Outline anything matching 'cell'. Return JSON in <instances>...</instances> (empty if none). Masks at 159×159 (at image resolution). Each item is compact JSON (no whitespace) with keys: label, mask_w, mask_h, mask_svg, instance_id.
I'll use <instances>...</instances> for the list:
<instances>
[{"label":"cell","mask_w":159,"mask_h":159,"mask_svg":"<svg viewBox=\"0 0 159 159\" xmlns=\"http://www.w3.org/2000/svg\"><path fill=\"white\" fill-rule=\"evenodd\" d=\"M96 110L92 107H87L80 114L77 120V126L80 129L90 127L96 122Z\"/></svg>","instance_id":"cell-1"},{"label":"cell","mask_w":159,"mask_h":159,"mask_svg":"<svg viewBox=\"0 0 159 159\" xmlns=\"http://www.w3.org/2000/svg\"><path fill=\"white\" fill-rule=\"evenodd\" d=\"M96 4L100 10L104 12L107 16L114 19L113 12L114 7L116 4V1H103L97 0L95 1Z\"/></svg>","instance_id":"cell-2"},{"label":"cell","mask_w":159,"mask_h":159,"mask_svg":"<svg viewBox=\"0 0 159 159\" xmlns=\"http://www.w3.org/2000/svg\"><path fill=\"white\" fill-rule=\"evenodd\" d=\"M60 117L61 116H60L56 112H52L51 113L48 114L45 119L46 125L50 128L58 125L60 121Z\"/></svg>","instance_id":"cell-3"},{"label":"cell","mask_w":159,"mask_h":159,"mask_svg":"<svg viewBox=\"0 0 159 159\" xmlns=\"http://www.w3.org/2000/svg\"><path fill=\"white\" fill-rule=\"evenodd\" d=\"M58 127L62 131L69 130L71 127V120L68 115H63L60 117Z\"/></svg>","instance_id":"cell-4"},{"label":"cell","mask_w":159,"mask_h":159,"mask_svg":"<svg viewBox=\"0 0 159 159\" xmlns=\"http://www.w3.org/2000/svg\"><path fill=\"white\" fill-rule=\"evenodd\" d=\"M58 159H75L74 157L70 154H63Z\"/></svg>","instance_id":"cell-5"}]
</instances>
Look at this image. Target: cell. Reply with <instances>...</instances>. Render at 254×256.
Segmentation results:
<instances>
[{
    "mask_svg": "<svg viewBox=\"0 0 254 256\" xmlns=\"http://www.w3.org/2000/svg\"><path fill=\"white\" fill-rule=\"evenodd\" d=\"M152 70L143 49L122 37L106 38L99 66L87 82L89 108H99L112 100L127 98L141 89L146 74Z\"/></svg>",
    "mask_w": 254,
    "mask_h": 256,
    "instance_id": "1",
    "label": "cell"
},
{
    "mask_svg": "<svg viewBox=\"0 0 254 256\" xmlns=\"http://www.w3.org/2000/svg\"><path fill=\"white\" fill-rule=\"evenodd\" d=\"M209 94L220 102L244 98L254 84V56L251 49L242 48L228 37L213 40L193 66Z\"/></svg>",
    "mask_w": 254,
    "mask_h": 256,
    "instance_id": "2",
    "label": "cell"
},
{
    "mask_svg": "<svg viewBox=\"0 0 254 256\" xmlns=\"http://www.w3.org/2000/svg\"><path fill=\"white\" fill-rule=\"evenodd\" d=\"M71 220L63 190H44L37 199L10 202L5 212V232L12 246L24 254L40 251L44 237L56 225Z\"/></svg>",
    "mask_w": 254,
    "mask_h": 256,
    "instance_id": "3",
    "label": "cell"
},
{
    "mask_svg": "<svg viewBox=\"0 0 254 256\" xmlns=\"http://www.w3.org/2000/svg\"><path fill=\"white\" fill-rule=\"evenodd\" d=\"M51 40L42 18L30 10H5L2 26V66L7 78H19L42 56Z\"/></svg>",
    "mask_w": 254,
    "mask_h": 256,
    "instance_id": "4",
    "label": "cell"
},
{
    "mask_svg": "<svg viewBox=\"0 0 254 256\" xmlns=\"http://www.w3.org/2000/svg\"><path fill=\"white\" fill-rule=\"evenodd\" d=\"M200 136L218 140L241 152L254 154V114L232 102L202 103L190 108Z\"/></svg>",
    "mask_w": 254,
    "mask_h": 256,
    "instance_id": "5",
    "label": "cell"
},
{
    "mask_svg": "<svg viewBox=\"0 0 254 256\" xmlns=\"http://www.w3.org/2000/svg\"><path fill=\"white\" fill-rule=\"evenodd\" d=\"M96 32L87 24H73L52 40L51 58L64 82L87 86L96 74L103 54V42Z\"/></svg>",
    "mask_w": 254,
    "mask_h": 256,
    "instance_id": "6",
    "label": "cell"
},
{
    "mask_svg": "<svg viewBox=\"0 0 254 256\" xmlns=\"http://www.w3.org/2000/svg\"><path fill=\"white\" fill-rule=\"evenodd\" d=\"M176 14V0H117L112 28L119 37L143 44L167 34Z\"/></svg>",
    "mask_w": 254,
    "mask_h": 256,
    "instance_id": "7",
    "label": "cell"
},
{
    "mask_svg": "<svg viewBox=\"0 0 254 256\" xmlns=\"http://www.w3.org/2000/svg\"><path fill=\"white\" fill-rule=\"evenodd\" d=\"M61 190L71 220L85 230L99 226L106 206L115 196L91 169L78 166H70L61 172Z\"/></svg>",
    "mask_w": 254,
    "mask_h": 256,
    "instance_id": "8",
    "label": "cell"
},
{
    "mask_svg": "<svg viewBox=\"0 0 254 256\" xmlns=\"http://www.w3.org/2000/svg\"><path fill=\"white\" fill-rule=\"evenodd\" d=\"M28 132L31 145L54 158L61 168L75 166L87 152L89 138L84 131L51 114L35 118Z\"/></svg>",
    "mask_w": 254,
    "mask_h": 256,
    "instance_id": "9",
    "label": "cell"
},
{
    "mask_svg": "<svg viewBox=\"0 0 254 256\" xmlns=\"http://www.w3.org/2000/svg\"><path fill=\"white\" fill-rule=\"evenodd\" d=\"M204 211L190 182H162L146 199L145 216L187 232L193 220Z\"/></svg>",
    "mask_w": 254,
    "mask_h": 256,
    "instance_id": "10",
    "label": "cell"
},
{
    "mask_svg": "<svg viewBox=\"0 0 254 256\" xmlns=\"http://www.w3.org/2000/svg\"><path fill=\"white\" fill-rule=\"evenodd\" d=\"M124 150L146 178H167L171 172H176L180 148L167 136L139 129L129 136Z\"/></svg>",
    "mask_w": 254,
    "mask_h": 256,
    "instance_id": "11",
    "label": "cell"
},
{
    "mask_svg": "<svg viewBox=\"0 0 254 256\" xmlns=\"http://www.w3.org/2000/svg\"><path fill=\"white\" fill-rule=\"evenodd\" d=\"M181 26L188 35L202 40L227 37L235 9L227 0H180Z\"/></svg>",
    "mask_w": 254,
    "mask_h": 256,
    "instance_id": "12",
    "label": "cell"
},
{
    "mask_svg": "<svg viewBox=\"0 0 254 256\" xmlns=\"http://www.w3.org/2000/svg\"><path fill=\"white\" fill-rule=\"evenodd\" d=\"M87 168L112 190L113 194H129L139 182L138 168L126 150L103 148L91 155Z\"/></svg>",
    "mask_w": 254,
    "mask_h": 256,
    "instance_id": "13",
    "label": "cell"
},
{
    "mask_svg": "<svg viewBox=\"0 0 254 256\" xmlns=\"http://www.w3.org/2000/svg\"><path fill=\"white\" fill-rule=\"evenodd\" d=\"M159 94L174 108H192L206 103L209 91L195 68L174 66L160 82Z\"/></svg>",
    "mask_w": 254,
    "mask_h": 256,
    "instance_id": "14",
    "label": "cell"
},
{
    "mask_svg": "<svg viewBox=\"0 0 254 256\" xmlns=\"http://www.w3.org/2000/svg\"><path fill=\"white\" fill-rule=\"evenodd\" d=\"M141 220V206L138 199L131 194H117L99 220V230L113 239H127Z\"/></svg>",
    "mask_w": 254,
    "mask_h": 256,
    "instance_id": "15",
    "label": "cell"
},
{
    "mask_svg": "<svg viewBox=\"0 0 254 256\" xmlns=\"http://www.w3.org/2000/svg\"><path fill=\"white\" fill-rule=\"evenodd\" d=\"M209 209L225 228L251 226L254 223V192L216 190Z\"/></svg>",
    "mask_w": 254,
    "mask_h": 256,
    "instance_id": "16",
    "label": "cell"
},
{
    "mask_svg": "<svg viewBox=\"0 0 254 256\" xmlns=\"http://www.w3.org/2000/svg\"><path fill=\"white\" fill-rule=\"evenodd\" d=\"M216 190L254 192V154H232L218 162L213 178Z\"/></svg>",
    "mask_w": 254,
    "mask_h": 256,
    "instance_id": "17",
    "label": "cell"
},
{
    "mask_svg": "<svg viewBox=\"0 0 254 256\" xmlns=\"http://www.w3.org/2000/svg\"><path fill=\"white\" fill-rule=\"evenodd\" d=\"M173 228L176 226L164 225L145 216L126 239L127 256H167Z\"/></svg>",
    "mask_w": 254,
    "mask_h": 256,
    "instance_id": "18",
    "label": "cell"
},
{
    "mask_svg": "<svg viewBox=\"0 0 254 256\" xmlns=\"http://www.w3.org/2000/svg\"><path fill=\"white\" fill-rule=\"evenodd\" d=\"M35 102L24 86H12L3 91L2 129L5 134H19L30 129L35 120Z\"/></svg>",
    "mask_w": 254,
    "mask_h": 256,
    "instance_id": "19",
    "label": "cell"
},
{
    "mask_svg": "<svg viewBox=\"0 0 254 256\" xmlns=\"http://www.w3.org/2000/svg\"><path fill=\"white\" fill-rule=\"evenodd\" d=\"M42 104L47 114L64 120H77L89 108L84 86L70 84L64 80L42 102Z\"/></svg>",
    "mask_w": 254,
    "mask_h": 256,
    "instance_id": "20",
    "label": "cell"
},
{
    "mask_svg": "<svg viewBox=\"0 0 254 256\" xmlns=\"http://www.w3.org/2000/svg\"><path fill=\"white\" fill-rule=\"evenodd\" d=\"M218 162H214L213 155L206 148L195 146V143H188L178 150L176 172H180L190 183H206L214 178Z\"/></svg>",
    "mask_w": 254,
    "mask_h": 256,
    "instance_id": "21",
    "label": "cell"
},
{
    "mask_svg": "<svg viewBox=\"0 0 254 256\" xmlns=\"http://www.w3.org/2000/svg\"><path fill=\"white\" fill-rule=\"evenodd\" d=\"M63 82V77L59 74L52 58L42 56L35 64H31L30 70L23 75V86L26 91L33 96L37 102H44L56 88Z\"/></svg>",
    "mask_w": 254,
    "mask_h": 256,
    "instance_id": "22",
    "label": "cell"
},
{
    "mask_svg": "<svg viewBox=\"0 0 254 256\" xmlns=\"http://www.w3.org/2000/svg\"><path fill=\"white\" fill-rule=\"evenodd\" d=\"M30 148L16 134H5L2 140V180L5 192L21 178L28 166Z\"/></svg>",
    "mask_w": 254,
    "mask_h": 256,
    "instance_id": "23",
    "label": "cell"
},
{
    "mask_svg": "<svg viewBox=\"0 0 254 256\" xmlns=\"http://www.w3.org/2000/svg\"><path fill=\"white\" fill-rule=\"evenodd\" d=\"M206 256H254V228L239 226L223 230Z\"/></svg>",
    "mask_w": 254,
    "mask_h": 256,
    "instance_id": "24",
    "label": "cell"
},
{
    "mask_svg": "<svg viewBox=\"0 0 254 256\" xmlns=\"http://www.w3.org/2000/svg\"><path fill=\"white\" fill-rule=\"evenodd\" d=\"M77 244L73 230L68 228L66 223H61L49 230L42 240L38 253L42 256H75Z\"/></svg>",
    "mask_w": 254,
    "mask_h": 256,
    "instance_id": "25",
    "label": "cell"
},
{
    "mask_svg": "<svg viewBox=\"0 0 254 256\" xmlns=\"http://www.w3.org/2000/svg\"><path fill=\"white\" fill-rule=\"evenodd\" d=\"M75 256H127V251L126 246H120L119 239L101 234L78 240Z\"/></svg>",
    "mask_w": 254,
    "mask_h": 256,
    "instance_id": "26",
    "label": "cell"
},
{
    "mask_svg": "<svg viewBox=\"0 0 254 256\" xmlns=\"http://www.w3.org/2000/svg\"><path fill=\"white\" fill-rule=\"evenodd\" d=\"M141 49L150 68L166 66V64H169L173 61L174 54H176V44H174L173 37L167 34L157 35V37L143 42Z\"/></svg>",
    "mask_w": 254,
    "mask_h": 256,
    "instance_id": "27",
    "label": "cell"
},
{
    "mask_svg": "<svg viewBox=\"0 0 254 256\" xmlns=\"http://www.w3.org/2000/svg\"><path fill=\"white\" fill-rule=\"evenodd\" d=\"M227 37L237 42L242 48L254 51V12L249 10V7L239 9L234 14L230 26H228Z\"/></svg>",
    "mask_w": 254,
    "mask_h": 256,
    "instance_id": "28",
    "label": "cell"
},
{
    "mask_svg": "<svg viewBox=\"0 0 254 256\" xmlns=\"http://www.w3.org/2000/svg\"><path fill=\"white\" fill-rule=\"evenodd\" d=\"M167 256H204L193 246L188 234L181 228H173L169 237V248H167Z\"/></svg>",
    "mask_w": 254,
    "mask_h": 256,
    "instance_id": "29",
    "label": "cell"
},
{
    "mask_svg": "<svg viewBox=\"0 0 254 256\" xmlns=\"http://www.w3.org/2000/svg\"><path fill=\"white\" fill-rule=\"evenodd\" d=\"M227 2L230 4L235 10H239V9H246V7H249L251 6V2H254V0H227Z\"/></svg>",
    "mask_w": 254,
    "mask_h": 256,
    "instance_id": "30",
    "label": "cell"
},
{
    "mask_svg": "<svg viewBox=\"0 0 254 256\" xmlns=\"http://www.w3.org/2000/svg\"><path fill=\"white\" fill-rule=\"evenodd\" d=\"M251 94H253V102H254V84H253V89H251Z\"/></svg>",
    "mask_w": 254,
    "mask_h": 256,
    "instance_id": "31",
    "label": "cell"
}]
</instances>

::::::::::

## GIVEN TASK
Extract each line of the records above that contains the string "image", and list those lines in their original order.

## WRITTEN REPLY
Outline anything matching 'cell'. Return JSON in <instances>...</instances> (empty if none). Masks at 159×159 (at image resolution). Each item is compact JSON (no whitespace) with keys: label, mask_w, mask_h, mask_svg, instance_id.
Look at this image. Target: cell. Reply with <instances>...</instances>. Render at 254×256.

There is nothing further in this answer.